Sebastian "Seb" Mantegna: An excellent artist with a major soccer obsession. He is described as "dark and sexy." Seb has a black belt in Tae Kwon Do, and a problem controlling his anger. He has beaten up people who "deserve it." He has almost been expelled several times; Seb also beats up Paul Wilson/Matthew Dunlop after his cruelty to Cassie. He writes to Lydia Jaackson-Oberman.
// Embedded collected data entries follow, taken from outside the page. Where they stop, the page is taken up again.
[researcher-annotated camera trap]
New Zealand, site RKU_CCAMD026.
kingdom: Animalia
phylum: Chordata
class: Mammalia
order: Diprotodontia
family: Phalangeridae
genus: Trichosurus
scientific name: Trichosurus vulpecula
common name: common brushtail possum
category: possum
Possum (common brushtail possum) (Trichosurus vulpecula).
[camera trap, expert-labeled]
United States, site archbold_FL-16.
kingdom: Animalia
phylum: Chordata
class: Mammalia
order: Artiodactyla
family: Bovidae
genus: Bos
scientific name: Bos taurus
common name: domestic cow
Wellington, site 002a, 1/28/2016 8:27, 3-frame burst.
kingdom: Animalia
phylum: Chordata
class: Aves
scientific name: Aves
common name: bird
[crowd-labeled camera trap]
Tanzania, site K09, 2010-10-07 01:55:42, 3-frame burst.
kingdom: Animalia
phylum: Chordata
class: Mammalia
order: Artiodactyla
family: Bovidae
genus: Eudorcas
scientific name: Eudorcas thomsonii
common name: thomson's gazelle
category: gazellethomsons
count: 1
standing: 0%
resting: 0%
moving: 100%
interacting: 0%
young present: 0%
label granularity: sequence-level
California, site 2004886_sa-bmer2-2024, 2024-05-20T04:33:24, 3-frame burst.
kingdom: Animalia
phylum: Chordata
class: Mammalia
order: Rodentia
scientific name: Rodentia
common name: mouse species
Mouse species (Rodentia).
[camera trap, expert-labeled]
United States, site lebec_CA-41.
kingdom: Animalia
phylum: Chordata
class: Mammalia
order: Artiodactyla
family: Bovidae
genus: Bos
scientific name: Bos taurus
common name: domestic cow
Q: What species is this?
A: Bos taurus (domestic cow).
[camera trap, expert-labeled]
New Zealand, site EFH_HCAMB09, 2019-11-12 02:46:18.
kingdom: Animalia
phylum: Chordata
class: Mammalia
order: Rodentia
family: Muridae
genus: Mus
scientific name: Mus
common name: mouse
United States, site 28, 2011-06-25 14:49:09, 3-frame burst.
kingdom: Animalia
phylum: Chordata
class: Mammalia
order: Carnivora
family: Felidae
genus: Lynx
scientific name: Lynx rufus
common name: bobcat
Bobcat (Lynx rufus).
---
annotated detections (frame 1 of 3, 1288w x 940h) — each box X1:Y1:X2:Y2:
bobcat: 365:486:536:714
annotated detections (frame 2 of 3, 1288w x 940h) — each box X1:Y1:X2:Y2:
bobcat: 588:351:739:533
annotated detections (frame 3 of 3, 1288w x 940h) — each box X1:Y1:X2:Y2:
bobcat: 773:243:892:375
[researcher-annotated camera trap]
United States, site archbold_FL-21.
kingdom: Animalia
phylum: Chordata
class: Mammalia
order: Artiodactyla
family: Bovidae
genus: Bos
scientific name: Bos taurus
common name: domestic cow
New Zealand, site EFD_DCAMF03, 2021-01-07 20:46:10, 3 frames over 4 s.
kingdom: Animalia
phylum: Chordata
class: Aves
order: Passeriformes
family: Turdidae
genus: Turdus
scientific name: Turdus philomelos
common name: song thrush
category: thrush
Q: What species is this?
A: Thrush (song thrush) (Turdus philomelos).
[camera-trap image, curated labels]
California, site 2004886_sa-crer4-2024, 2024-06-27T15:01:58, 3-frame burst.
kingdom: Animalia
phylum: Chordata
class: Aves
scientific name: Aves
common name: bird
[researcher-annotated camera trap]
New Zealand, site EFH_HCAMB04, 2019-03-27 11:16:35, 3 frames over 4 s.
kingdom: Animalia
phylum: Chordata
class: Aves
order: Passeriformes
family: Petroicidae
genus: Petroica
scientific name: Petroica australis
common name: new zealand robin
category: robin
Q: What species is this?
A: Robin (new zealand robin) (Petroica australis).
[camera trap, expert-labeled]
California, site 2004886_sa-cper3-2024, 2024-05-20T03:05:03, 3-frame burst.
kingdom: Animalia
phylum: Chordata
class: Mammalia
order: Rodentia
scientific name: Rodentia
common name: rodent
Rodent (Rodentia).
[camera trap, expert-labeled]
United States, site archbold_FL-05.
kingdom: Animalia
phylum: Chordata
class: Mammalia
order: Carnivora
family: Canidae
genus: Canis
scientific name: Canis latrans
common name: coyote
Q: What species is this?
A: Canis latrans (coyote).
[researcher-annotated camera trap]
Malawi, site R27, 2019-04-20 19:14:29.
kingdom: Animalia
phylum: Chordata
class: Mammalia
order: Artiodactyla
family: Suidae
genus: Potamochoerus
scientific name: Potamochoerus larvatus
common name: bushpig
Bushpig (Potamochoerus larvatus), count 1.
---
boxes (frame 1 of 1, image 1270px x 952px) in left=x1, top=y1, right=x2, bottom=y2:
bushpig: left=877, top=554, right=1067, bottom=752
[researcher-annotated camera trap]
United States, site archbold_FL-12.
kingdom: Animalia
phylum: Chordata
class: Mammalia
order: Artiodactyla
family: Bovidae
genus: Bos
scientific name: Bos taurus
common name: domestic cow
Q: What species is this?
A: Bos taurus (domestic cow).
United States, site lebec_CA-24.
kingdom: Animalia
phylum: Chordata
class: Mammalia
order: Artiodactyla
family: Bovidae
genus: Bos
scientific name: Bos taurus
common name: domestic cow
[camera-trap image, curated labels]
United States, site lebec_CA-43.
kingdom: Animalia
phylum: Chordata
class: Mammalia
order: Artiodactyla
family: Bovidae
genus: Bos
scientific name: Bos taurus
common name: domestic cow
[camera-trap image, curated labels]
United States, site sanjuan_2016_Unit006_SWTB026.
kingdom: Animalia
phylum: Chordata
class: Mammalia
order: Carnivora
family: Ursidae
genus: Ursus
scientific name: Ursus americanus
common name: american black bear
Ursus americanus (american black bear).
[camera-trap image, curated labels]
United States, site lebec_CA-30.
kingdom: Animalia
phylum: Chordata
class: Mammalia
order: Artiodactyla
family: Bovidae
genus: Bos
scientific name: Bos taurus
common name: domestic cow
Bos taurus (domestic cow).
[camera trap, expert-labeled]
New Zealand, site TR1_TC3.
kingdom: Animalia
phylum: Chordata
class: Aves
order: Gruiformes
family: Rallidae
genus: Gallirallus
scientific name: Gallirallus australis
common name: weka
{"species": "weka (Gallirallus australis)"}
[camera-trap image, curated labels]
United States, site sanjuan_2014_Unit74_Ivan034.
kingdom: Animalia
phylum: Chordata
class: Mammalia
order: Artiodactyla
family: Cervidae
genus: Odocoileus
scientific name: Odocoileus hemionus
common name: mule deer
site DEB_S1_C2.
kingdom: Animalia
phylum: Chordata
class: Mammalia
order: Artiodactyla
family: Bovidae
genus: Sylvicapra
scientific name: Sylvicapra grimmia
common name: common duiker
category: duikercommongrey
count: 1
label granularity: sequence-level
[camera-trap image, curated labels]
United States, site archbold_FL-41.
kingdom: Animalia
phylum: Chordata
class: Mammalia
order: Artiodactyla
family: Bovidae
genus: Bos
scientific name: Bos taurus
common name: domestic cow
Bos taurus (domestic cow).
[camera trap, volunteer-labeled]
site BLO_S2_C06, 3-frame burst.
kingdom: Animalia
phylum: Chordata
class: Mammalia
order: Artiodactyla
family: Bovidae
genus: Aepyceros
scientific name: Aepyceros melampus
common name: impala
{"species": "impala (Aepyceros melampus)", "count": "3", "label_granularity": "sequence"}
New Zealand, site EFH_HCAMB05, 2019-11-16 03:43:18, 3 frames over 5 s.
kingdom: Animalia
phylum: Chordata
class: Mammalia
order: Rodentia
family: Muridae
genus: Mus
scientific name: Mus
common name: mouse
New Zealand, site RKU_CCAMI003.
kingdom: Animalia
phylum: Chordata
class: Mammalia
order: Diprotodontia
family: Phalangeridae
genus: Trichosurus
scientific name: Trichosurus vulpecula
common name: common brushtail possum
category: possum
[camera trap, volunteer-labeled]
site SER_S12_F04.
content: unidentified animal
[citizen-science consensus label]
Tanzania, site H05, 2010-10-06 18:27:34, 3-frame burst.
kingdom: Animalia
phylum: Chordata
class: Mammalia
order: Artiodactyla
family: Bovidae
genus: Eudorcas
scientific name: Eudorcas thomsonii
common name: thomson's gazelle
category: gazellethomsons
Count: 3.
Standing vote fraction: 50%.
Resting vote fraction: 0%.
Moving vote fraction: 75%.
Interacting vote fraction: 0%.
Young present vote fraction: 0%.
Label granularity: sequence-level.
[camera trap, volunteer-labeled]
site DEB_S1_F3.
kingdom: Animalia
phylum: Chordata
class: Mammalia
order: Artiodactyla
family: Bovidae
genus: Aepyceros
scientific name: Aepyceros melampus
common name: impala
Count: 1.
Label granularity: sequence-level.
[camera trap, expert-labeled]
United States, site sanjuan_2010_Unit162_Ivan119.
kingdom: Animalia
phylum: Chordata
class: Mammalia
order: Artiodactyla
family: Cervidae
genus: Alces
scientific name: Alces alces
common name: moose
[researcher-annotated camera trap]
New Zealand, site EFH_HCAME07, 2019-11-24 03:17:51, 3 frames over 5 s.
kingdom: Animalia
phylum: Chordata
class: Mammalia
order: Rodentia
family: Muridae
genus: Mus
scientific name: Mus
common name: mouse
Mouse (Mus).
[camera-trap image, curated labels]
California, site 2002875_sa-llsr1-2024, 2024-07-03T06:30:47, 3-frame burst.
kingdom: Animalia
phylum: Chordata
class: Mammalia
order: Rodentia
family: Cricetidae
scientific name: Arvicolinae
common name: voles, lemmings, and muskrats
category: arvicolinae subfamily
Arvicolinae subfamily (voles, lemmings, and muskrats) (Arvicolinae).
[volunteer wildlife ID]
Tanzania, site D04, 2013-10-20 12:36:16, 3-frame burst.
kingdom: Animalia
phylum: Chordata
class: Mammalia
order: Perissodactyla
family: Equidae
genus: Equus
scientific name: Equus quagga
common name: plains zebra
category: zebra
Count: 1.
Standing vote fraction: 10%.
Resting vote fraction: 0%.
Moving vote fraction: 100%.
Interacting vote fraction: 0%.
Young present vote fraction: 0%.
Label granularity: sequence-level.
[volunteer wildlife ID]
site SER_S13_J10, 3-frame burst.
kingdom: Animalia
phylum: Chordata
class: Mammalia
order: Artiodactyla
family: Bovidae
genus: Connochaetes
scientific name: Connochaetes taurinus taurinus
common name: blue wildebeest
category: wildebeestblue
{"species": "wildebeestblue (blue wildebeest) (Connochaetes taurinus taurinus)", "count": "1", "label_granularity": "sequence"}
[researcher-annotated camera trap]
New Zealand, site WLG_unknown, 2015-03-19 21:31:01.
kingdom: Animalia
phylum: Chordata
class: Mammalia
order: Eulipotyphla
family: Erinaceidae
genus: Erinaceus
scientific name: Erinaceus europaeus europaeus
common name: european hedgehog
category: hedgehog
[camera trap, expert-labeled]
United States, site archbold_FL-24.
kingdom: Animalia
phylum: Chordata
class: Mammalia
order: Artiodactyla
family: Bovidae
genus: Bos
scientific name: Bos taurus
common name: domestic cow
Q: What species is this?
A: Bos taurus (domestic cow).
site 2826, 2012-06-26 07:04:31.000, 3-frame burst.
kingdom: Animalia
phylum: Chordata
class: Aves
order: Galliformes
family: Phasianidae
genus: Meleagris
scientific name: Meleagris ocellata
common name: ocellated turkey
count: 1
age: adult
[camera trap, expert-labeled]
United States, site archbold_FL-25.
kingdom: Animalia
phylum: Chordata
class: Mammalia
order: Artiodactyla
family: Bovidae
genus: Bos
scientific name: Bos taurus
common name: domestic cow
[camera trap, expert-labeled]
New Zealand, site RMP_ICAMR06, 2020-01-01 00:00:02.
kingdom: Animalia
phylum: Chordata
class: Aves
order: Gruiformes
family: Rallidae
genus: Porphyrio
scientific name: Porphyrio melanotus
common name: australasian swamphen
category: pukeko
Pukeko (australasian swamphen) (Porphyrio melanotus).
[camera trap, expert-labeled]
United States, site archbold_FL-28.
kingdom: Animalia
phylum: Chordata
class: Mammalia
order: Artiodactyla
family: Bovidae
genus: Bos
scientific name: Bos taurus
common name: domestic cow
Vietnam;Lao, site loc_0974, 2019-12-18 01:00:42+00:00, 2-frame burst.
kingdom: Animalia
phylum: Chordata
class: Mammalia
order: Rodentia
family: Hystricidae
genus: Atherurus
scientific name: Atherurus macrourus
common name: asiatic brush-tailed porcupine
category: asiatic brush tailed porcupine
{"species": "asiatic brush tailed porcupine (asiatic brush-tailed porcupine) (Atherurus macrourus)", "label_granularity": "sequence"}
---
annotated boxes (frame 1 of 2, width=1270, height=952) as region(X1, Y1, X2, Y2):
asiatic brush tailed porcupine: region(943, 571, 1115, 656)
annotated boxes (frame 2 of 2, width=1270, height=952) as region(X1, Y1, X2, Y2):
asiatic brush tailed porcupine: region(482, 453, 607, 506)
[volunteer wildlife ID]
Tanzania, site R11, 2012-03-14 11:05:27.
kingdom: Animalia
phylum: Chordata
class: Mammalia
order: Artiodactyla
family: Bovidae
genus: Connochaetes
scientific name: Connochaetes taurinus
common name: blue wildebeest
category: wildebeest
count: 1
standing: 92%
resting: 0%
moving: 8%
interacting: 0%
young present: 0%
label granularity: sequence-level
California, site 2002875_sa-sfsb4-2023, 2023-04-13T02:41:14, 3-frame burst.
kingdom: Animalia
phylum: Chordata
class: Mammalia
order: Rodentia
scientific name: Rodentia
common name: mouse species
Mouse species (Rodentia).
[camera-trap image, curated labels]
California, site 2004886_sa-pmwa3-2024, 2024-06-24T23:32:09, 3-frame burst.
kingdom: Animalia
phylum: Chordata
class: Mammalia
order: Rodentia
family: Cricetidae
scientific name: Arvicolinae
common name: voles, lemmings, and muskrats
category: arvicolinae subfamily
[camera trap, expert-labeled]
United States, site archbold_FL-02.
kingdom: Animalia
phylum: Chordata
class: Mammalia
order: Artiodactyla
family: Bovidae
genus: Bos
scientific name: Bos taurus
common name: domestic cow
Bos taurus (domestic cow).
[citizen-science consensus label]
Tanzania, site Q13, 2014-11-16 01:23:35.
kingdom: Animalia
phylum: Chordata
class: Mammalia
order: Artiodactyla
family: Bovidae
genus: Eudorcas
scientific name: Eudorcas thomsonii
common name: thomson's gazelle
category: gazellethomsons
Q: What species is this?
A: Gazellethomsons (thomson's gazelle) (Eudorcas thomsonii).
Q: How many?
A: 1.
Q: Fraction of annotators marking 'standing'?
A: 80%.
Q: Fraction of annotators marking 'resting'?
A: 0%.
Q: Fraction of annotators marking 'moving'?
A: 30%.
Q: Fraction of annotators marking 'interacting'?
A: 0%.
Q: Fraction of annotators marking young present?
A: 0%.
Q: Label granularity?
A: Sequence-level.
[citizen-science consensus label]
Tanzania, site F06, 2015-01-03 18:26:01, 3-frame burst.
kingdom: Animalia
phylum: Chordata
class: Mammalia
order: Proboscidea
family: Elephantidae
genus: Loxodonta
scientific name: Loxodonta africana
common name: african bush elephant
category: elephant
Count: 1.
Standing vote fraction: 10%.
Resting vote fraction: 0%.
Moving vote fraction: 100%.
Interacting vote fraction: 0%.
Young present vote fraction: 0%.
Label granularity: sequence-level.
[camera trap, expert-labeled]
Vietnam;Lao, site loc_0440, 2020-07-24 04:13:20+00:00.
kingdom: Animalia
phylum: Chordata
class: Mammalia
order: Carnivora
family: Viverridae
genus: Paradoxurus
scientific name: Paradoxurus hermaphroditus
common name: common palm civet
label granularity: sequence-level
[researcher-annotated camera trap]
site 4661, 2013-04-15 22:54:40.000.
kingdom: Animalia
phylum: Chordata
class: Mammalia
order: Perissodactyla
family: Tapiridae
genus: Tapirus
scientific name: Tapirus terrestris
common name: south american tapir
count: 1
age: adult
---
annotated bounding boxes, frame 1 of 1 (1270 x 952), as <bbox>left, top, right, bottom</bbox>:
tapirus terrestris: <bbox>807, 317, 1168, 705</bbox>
==Awards and nominations==

- American Library Association Best Books for Young Adults
- Horn Book Magazine Fanfare Book
- Booklist Editor's Choice
- Books for Youth (Awards)
- Amazon Editor's Choice
- Virginia Young Readers Award Nominee
- IRA 2006 Young Adults' Choice

==Critical reception==

Finding Cassie Crazy has received mainly positive reviews. “This energetic novel reveals the author's keen understanding of teen dynamics," says Publishers Weekly. Well-known Australian author of young adult literature, John Marsden, said in The Age, "A bravura performance . . . Finding Cassie Crazy is the funniest book I've read in year." "Who can resist Moriarty’s biting humor?" Kirkus Reviews said of Moriarty's writing. Furthermore, the novel is "all in all lively and entertaining story," according to Horn Book Magazine. The reviewer added, "Moriarty's story will likely satisfy hearty appetites for suspense and fun," adding that it has "universal appeal."

==Companion novels==

Finding Cassie Crazy has three companion books. Chronologically, Finding Cassie Crazy is the second novel in the Ashbury/Brookfield Series. The books are not exactly sequels as the other three stories do not follow Lydia, Emily and Cassie, though Emily is a secondary character in the third novel of the series, The Betrayal of Bindy Mackenzie ("The Murder of Bindy Mackenzie" (US), "Becoming Bindy Mackenzie" (UK)), and both Emily and Lydia are main characters in the fourth novel of the series, Dreaming of Amelia (released late 2009 in Australia, and is set be released in other countries soon).

The first novel in the series is Feeling Sorry for Celia.